#### Provided information

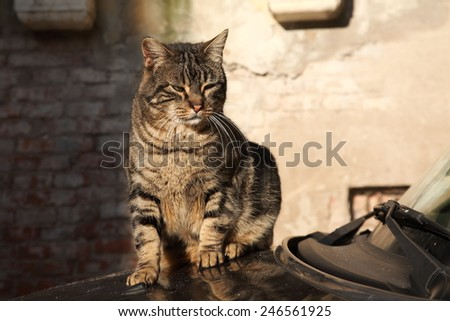 pet dogs and cats - stock photo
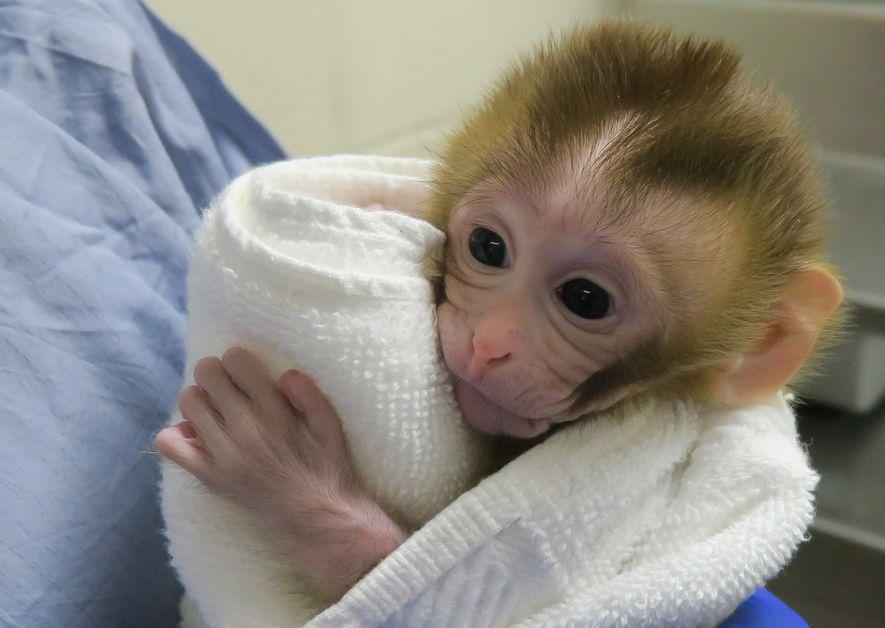 Grady, alors âgée de deux semaines, se cramponne à la serviette dans laquelle elle est emmitouflée.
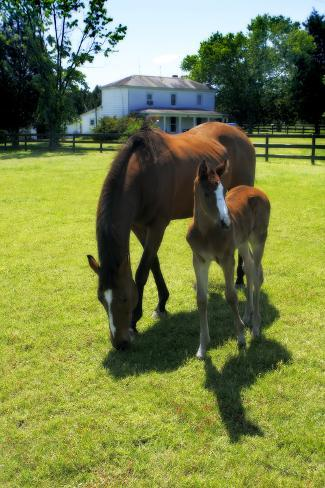 Mare and Foal II Fotografie-Druck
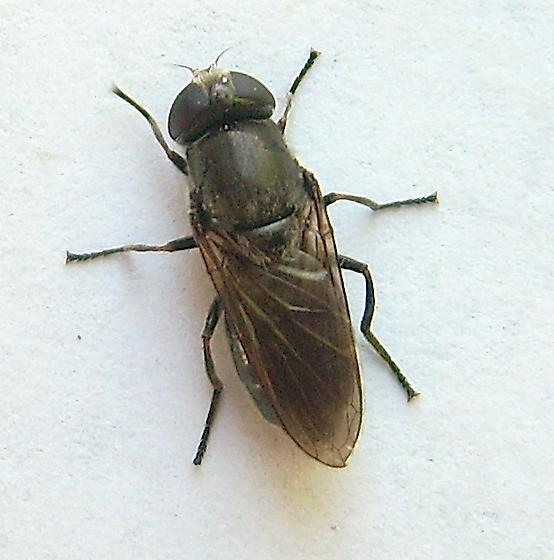 Unknown Fly - Cheilosia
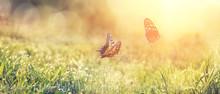Wunderschöne Schmetterlinge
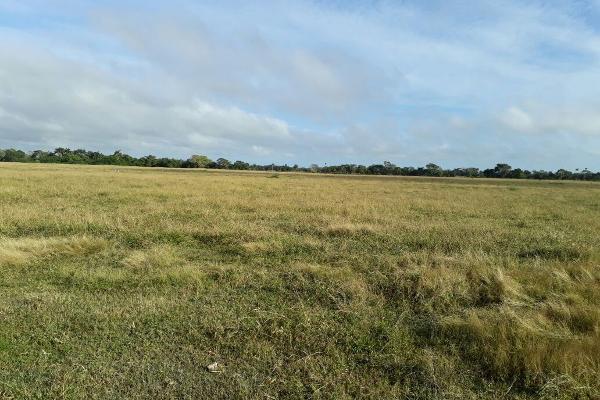 Foto de terreno habitacional en venta en  , colonia yucatán, tizimín, yucatán, 4674492 No. 11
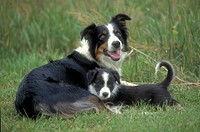 Border Collie with puppy.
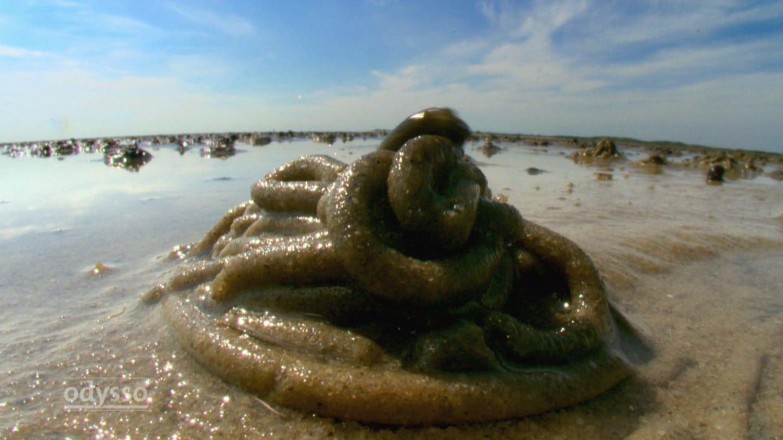Wie der Wattwurm zum Lebensretter wurde (Foto: SWR)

########

◆ **Work item**
Copy exactly the lines from the one containing "Mare and Foal II Fotografie-Druck" to the end of the records, both included, and leave the pictures out.

◆ **Solution for this problem**
 Mare and Foal II Fotografie-Druck
 Unknown Fly - Cheilosia
Wunderschöne Schmetterlinge
 Foto de terreno habitacional en venta en  , colonia yucatán, tizimín, yucatán, 4674492 No. 11
 Border Collie with puppy.
Wie der Wattwurm zum Lebensretter wurde (Foto: SWR)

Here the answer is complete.